Plany Państwa fna 2011 rok
Tradycyjnie o szczegółowych planach nie mówimy nic więcej ponad „less is more” :).
W tym wypadku oznacza to, że chcemy uruchamiać mniej nowych projektów, za to lepiej przygotowanych do walki o uwagę użytkownika.

Ogólnie w 2011 roku z pewnością będziemy kontynuować rozwój multimediów (WP.tv i tosiewytnie.pl) oraz platformy pocztowej. W przypadku reklamy dużą wagę przywiązywać będziemy do sieci AdTotal, zakładamy też dalszą, efektywną współpracę z TP i FT w ramach synergii w grupie.


Artur Potocki, wiceprezes, a od stycznia 2011 prezes Interia.pl
Najważniejsze wydarzenie, sukces i porażka branży w 2010 roku

Wydarzenie:
Wprowadzenie na rynek przez Apple tabletu iPad i stworzenie tym samym nowego standardu urządzeń, pomiędzy laptopem i komputerem. Bardzo dynamiczne wypieranie przez smartfony tradycyjnych telefonów komórkowych i wzrost liczby użytkowników mobilnego internetu.

Sukces:
Największy sukces w roku 2010 osiągnął moim zdaniem iPad. Wydawało się, że nie ma już miejsca na kolejne urządzenie i kolejny gadżet – a jednak Apple udowodniło światu, że tak nie jest. Ta nowa kategoria cieszy się ogromnym zainteresowaniem, przeszkodą w jeszcze szybszym rozwoju w Polsce jest ciągle cena, ale myślę że i to się zmieni. Na pewno pomoże też to, że kolejni giganci wypuszczają już na rynek własne tablety (Samsung, Toshiba, Acer, Dell) lub mają to w planach (Google, LG, Motorola, HTC).

Porażka:
Ogłoszenie upadłości Internet Group

Człowiek lub ludzie, którzy w 2010 roku wywarli największy wpływ na rynek
Nie będę oryginalny, wskazując na Marka Zuckerberga, założyciela Facebooka. Jego pomysł nie tylko zrewolucjonizował internet, ale przede wszystkim zmienił sposób wymiany informacji, a nawet styl życia wielu ludzi na świecie. Myślę, że Facebook jako pierwszy ze społecznościówek ma duże szanse nie znudzić się użytkownikom. Poprzez stworzenie dużego ekosystemu z innymi połączonymi witrynami, niebezpieczeństwo odpływu użytkowników (jak to miało miejsce wraz z upływem czasu w praktycznie wszystkich serwisach społecznościowych) zostało według mnie w bardzo dużym stopniu ograniczone.

---*---

## Polecenia
**A)** Kogo tekst o branży internetowej wskazuje jako osobę, która w 2010 roku wywarła największy wpływ na rynek?
**B)** Oceń, czy poniższe stwierdzenia są zgodne z tekstem o branży internetowej. Przy każdym napisz „tak” lub „nie” i przytocz rozstrzygające słowa tekstu.
(i) Za porażkę branży w 2010 roku uznano upadłość Internet Group.
(ii) Cena nie jest przeszkodą w rozwoju tabletów w Polsce.
(iii) Na 2011 rok zaplanowano uruchomienie większej liczby nowych projektów.
**C)** Podejmij tekst o branży internetowej od miejsca, w którym się kończy, i napisz jego dalszy ciąg.

## Surowe dane
---*---

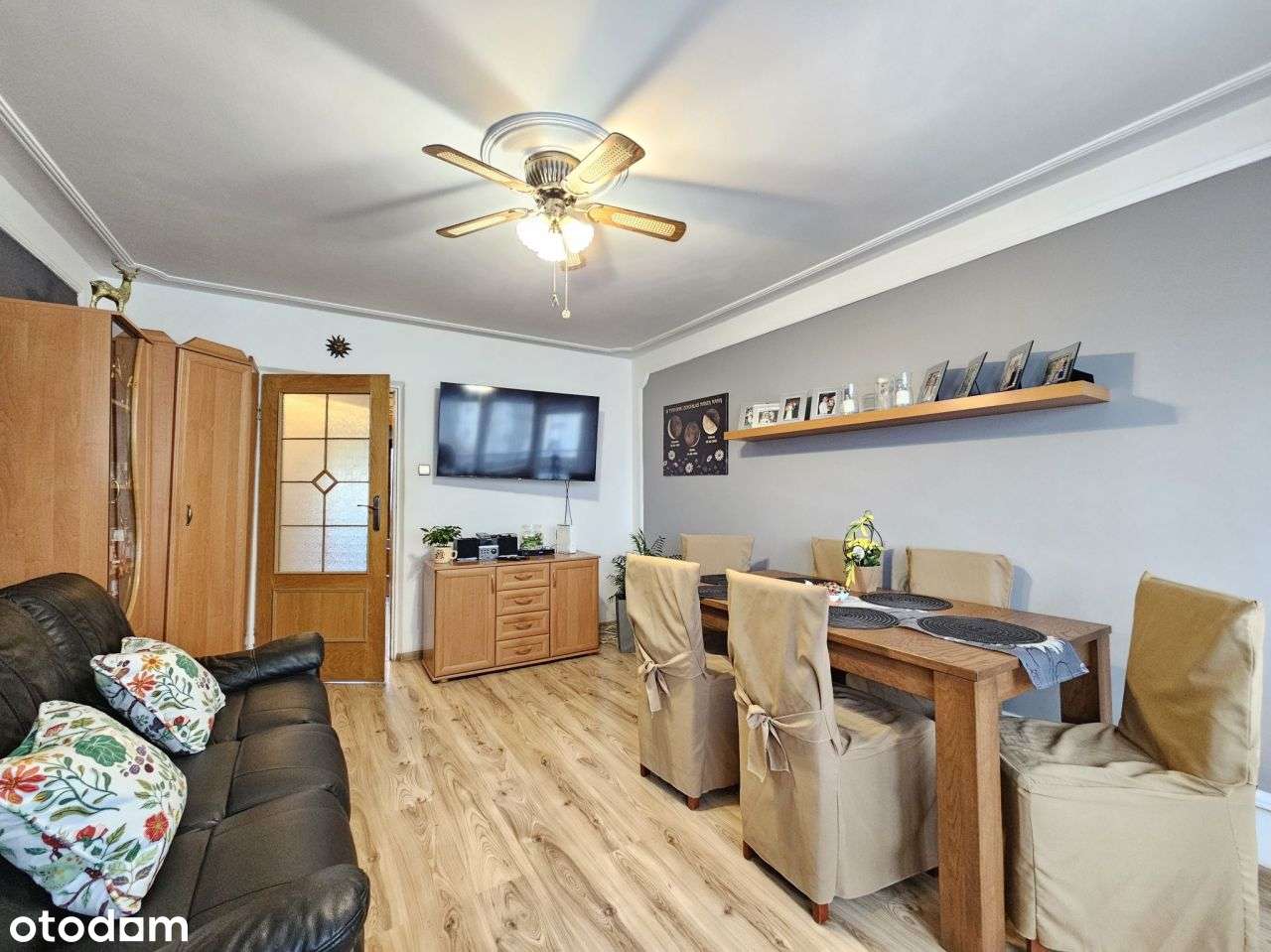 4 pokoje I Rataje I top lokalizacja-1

---*---

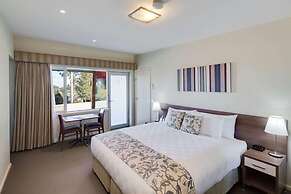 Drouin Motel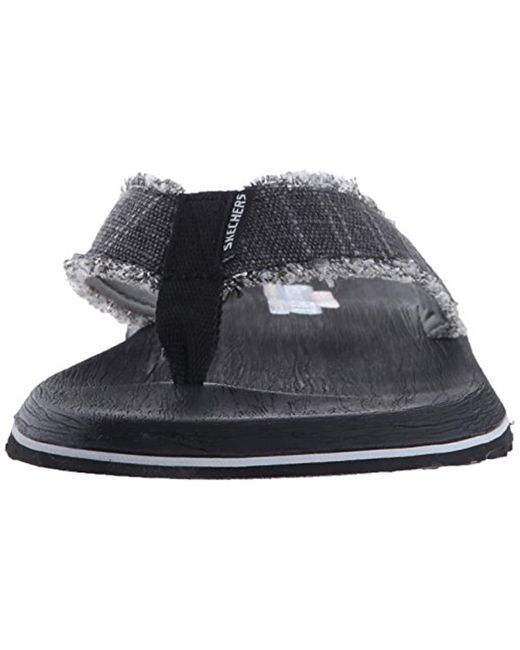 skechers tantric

---*---

## Odpowiedzi
**A)** Marka Zuckerberga, założyciela Facebooka.

**B)**
(i) Tak: „Ogłoszenie upadłości Internet Group”.
(ii) Nie: „przeszkodą w jeszcze szybszym rozwoju w Polsce jest ciągle cena”.
(iii) Nie: „chcemy uruchamiać mniej nowych projektów”.

**C)**
Kryzys w 2010 roku
Uchylałbym się od tak dramatycznego w swym wydźwięku słowa w odniesieniu do branży internetowej. Spowolnienie gospodarcze, z jakim mieliśmy do czynienia jeszcze w 2009 roku, w mijającym roku zostało przełamane. W branży dało się odczuć wyraźne tendencje wzrostowe.

Najważniejsze wydarzenia i sukcesy firmy w 2010 roku
Za duży sukces uważam wprowadzenie szeregu organizacyjnych i technologicznym zmian, dzięki którym udało nam się m.in. zmodernizować naszą pocztę oraz część redakcyjną portalu, a w samej końcówce roku oddać kilka serwisów w zupełnie nowych odsłonach. W ciągu ostatniego miesiąca, tydzień po tygodniu, światło dzienne ujrzały odświeżone: pcformat.pl, bravo.pl, cdaction.pl i deccoria.pl.

Wszystko wskazuje również na to, że dynamika wzrostu naszych przychodów będzie wyższa niż prognozy dla rynku. Niektóre segmenty, jak np. ecommerce, rozwijają się w jeszcze większym tempie. Biorąc do tego pod uwagę rozsądną politykę kosztową, spodziewamy się bardzo dobrego wyniku finansowego.

Natomiast wewnętrznie, najważniejszym wydarzeniem jest, a w zasadzie będzie, zmiana na stanowisku prezesa zarządu Interia.pl.

Co wydarzy się w branży w 2011 roku
Myślę, że w dalszym ciągu urokiem branży internetowej jest jej nieprzewidywalność. Aczkolwiek wydaje się, że przyszłoroczne trendy można dość precyzyjnie określić, obserwując obecne przyspieszenie wzrostu liczby użytkowników korzystających z internetu na urządzeniach mobilnych. Tworzenie aplikacji na urządzenia mobilne będzie zapewne wiodącym trendem w branży w 2011 roku.

Plany firmy na 2011 rok
Mam nadzieję, że dzięki organizacyjnym i technologicznym zmianom, jakie udało się nam przeprowadzić, Interia.pl będzie zaskakiwała nowatorskimi rozwiązaniami. Zamierzamy bardzo mocno zadbać o sam portal oraz posiadane przez nas serwisy, które już się sprawdziły i mają największy potencjał wzrostowy. W ten obszar już teraz mocno inwestujemy i kolejne, wyraźne efekty zaprezentujemy już na początku roku.

Innym interesującym nas obszarem są serwisy i usługi wykorzystujące synergię w ramach wszystkich podmiotów Grupy Bauer. Niemniej ważne będzie dla nas także ułatwienie naszym użytkownikom korzystania z naszych rozwiązań poprzez urządzenia mobilne.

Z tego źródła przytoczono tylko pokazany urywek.